__TEXT EXCERPT__.
[Start of Attachment]

This post is going to be a short one, just it case it would be useful for someone.

In scope of my experiments with Spark (post about it is still in progress), I faced one weird issue. The script that starts Spark job in Kubernetes cluster, and had been working fine for weeks, aparrently stopped working.

The error message told me that it cannot find the script to execute. I haven’t touched anyhting since the last succesful run, however error was there and I started to troubleshoot it.

As it often happens, I started with absolutetly irrelevant stuff. Checked the versions of kubernetes, kubectl and Spark. Compared the spelling of my configuration flags with the docs. Spent funny few hours without any result. But then…

I decided to check if volumes are still working. And noticed that for some reason in all volumes only folders are available from containers, but files are not. I checked it with

docker run --rm -v $PWD:/data alpine ls /data/jobs

The output was empty, while ls $PWD/jobs listed files there. Have something broken in my Docker installation? I recalled that it had updated recently, so maybe there is some bug.

[End of Attachment]

__SOURCE MATERIAL__.
[Start of Attachment]

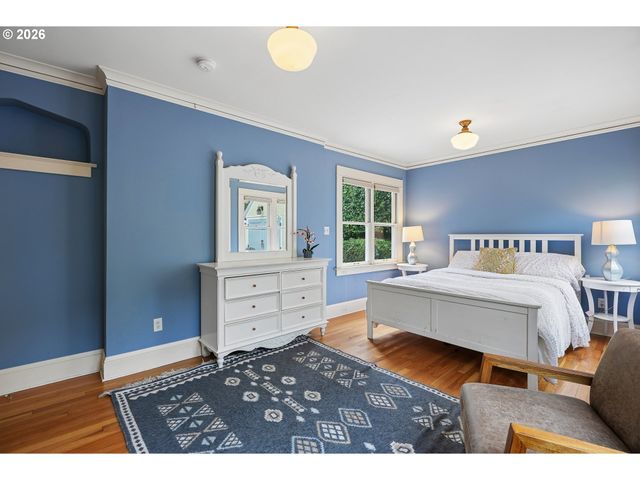 631 Ne 43RD Ave, Portland, OR 97213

[End of Attachment]

__WHAT IS BEING ASKED__. Write the next part of the blog post about the failing Spark script and the Docker volume problem, picking up after its last sentence.

__ANSWER BELOW__.
And SUDDENLY I remembered that this morning I had changed my windows password. And Docker for Windows uses the identity of current user to share drives with the docker daemon, so volumes could be used.

Long story short, I went to Docker settings, and re-connected my drive. After that everything started to work. And minute after that I found the solution in github issues.

Also I recalled that I had another weird issue – this time with Kafka running in Kubernetes. Messages were getting removed after docker / k8s restart. Sounds like the root cause was the same – broken docker volumes because of changed password. Kafka installation uses stateful sets, that rely on volumes, hence the issue.

I would like if Docker for Windows communicated this error better, but anyway, issue is resolved and I can switch from debugging (hate that) to hacking.

Happy coding!